Document extract:

------------------------

2. Constitutional limits on “sentencing factors” for Sixth Amendment purposes have been refined over time
¶ 23 As noted above, state legislatures' authority to distinguish sentencing factors from elements for Sixth Amendment purposes is subject to constitutional limitations. McMillan, 477 U.S. at 86, 91, 106 S.Ct. 2411. The United States Supreme Court first addressed what those limitations are in Apprendi, 530 U.S. 466, 120 S.Ct. 2348. The Court has since clarified and refined its holdings, ultimately reaching the conclusion that a fact other than a prior conviction “that, by law, increases the penalty for a crime is an ‘element’ that must be submitted to the jury and found beyond a reasonable doubt.” Alleyne, 570 U.S. at 103, 133 S.Ct. 2151. Because an understanding of the way in which Sixth Amendment constitutional law has developed is necessary for our double jeopardy analysis, we briefly discuss the line of cases leading up to the Supreme Court's decision in Alleyne.
¶ 24 The first such case, Apprendi, concerned New Jersey's hate crimes statute, which increased the maximum sentence for a crime if a judge found by a preponderance of the evidence that the crime was committed “ ‘with a purpose to intimidate an individual or group of individuals because of race, color, gender, handicap, religion, sexual orientation or ethnicity.’ ” 530 U.S. at 469, 120 S.Ct. 2348 (quoting former N.J. Stat. Ann. § 2C:44-3(e) (1995) ). Analyzing the common law history of which facts must be proved to a jury, the United States Supreme Court determined that there was no “principled basis” for treating a fact that increased the maximum authorized term of imprisonment differently from the elements constituting the base offense. Id. at 476, 120 S.Ct. 2348. In so ruling, the Court reasoned that “when the term ‘sentence enhancement’ is used to describe an increase beyond the maximum authorized statutory sentence, it is the functional equivalent of an element of a greater offense than the one covered by the jury's guilty verdict.” Id. at 494 n.19, 120 S.Ct. 2348 (emphasis added). Therefore, it must be submitted to a jury and proved beyond a reasonable doubt.

------------------------

Given information:

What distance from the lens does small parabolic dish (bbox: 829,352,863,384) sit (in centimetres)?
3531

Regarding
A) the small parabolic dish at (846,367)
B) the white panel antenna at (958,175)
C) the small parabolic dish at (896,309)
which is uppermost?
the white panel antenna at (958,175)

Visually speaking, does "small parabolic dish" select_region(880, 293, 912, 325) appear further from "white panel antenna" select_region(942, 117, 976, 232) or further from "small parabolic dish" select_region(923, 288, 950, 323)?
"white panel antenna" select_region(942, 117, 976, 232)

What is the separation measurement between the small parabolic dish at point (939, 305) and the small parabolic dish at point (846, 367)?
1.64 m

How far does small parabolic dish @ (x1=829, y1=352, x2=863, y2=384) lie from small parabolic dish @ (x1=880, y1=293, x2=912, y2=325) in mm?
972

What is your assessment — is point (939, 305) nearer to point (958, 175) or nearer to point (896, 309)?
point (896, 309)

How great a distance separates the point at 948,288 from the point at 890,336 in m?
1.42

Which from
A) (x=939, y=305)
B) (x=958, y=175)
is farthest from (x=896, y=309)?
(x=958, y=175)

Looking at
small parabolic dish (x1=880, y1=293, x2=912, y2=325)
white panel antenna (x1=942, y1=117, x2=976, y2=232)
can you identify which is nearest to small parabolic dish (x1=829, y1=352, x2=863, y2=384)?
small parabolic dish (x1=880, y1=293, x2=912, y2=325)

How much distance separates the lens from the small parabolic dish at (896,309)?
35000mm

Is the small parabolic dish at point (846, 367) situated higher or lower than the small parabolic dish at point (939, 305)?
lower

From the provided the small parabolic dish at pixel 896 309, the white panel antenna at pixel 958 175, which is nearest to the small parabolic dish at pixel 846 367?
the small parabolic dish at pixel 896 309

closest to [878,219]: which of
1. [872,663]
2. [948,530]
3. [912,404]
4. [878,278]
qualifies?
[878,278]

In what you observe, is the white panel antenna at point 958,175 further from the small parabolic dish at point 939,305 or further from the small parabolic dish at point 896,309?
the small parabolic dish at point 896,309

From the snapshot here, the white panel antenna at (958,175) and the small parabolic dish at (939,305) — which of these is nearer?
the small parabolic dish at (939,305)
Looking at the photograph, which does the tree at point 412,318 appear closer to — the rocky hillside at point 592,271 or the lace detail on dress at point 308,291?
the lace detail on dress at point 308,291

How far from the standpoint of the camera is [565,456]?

------------------------

Short problem: Extend the court opinion passage on Sixth Amendment sentencing factors, picking up after its last sentence. The rows have nothing to do with the court opinion passage on Sixth Amendment sentencing factors.

The result:
¶ 25 The line of cases that followed Apprendi applied its rule in a number of other contexts. See Ring v. Arizona 536 U.S. 584, 122 S.Ct. 2428, 153 L.Ed.2d 556 (2002) (capital punishment); Blakely v. Washington, 542 U.S. 296, 124 S.Ct. 2531, 159 L.Ed.2d 403 (2004) (state sentencing guidelines); United States v. Booker, 543 U.S. 220, 125 S.Ct. 738, 160 L.Ed.2d 621 (2005) (federal sentencing guidelines); S. Union Co. v. United States, 567 U.S. 343, 132 S.Ct. 2344, 183 L.Ed.2d 318 (2012) (criminal fines). However, state legislatures retained the authority to classify facts as sentencing factors if they increased only the minimum penalty, rather than the maximum penalty. Harris, 536 U.S. at 550, 122 S.Ct. 2406. Such sentencing factors could still be found by a judge by a preponderance of the evidence. Id.
¶ 26 This changed with the Supreme Court's holding in Alleyne, which overruled Harris and held that “there is no basis in principle or logic to distinguish facts that raise the maximum from those that increase the minimum.” 570 U.S. at 116, 133 S.Ct. 2151. Alleyne also did away with Apprendi's “functional equivalent” language. “The essential point is that the aggravating fact produced a higher range, which, in turn, conclusively indicates that the fact is an element of a distinct and aggravated crime. It must, therefore, be submitted to the jury and found beyond a reasonable doubt.” Id. at 115-16, 133 S.Ct. 2151 (emphasis added).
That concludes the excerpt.